Like other military families, especially generational ones, McCain was infused with Naval Academy dedication to duty. By his own admission, he went into the war and came out of it with the same military bearing, and fought in the U.S. Senate against corruption and political financial abuse only after being implicated in the "Keating Five" Savings & Loan scandals of 1989, where he was cleared of wrongdoing but criticized by a Senate Ethics Committee for using "poor judgement." Now that he has made "judgement" a major issue in this election, there was a stark contrast between McCain's words, and the image of Governor Sarah Palin standing in front of the lights that spelled out the campaign's theme; "Country First." In this case, McCain did not put "Country First" by well considering his own mortality in placing a half-term governor and political unknown within one breath of becoming leader of the free world. He put "Election First" and made a "McGovern Picks Eagleton" decision.

The Governor made a great speech, electrified the base, and established herself as a new political star on the scene. She is, however, the anti-Hillary and though I'm sure Republicans love her, it's got to be love at first sight since no one outside of the 49th state knew her name before last week. Does it sound wise that the very first time the country lays eyes upon, or hears the voice of any aspiring politician, it's during that person's acceptance speech for the nation's second highest office? At least Dubya ran for, and won re-election to a second term as Texas Governor before Karl Rove set his eyes on the White House. Governor Palin is not yet into her second year. Even Dan Quayle spent a decade in the Senate before Poppy Bush picked him as, "My Favorite Blonde." Everyone held their breath for four years and prayed for Poppy's safety, lest the "potatoe" head assume power.

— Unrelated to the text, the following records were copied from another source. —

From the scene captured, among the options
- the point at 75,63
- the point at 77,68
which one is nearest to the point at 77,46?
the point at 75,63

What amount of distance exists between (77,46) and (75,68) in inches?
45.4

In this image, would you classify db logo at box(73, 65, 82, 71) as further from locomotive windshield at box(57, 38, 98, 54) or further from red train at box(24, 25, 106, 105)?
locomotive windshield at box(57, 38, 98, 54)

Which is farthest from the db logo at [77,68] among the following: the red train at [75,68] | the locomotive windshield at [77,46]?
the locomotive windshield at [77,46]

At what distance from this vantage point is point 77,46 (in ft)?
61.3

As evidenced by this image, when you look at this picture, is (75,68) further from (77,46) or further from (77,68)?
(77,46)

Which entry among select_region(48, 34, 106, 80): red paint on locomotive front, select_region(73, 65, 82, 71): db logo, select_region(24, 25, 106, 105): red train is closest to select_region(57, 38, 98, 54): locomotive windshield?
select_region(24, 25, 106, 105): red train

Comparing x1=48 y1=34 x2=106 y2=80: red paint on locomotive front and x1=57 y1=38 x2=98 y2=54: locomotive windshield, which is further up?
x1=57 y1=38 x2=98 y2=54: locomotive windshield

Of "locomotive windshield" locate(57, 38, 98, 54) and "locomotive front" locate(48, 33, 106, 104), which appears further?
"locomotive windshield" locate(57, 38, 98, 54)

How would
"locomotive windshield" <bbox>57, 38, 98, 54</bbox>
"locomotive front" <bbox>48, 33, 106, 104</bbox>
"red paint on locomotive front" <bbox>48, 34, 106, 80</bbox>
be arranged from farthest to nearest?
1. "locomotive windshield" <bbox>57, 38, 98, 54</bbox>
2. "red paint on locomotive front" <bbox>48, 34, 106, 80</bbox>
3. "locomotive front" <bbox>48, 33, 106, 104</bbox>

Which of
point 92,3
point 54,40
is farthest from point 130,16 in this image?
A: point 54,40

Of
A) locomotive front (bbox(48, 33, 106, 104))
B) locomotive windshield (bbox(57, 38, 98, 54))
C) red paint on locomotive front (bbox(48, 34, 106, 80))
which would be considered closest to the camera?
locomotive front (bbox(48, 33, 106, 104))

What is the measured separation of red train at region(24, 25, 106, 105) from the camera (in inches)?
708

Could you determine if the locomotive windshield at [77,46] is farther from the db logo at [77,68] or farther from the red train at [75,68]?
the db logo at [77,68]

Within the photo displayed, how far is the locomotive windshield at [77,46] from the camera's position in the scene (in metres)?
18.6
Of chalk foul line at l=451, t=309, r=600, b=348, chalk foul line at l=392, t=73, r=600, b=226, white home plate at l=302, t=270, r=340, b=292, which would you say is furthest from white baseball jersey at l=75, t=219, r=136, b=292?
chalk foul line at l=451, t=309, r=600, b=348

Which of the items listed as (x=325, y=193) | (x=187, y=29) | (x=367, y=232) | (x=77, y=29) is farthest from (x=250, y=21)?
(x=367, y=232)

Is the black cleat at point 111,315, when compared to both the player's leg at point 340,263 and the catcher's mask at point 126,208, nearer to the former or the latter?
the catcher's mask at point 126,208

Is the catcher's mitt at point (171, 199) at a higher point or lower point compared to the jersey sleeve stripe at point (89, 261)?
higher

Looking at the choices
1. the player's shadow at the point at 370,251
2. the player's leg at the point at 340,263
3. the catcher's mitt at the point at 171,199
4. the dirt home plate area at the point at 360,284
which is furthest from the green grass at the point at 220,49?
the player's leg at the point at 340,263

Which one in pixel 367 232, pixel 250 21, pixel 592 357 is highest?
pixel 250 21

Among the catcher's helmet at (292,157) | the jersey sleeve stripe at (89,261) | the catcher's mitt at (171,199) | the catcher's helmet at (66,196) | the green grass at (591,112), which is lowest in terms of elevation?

Senator McCain may have chosen an engrossing new personality, but he has grossly underestimated the intelligence of women with this calculated choice. In the last post I said that if McCain had a lick of sense, he would put a woman on the ticket, but I was thinking of Elizabeth Dole, Olympia Snowe, or even Susan Molinari. I didn't mean the first one passing by. But McCain caved to the Evangelical right and picked a hyper-Christian "hockey mom" who is to the womans' movement what Clarence Thomas is to modern jurisprudence. And I'm weary of hearing voters say, "We can identify with her because she's just like us." When I vote to elect either member of the Executive Branch, God help this country if he is just like me. I don't want some slacker like me as President, I want someone smarter than me and with more discipline and dedication than me. I want someone rooted in the present with an imaginative vision for the future, and I want someone who is for peace instead of more wars, and diplomacy rather than threats. And I want someone who finally knows how to use the damned internets.

That's why, although this was the most remarkable GOP Convention in memory, I've decided to vote for the smart guy this election. So, rather than compare the candidates' hobbies and hypothetical judgements, let's compare their SAT scores. I'm voting for the guy who came from nothing to graduate Magna Cum Laude from Columbia on scholarships and student loans, rather than the legacy admission who graduated near the bottom of his class at Annapolis. I am not afraid of the word "intellectual," and I want the once president of the Harvard Law Review who taught Constitutional law to be the Head of State this time, rather than someone who seems like a good guy or looks like he/she could kick ass. I want my president to be "elite." And despite the heroic record of John McCain while in captivity, I am tired of fighting the Vietnam War. McCain has contributed honorable service to this country and is 72 years old. By any measure, this will be a change election. I hope voters can summon the will to put one-issue, divisive politics behind and move into the new century with forward thinking, accompanied with a much needed dose of humility. We are presently engaged in a world war of new ideas, so who shall lead us; the Warrior or the Scholar?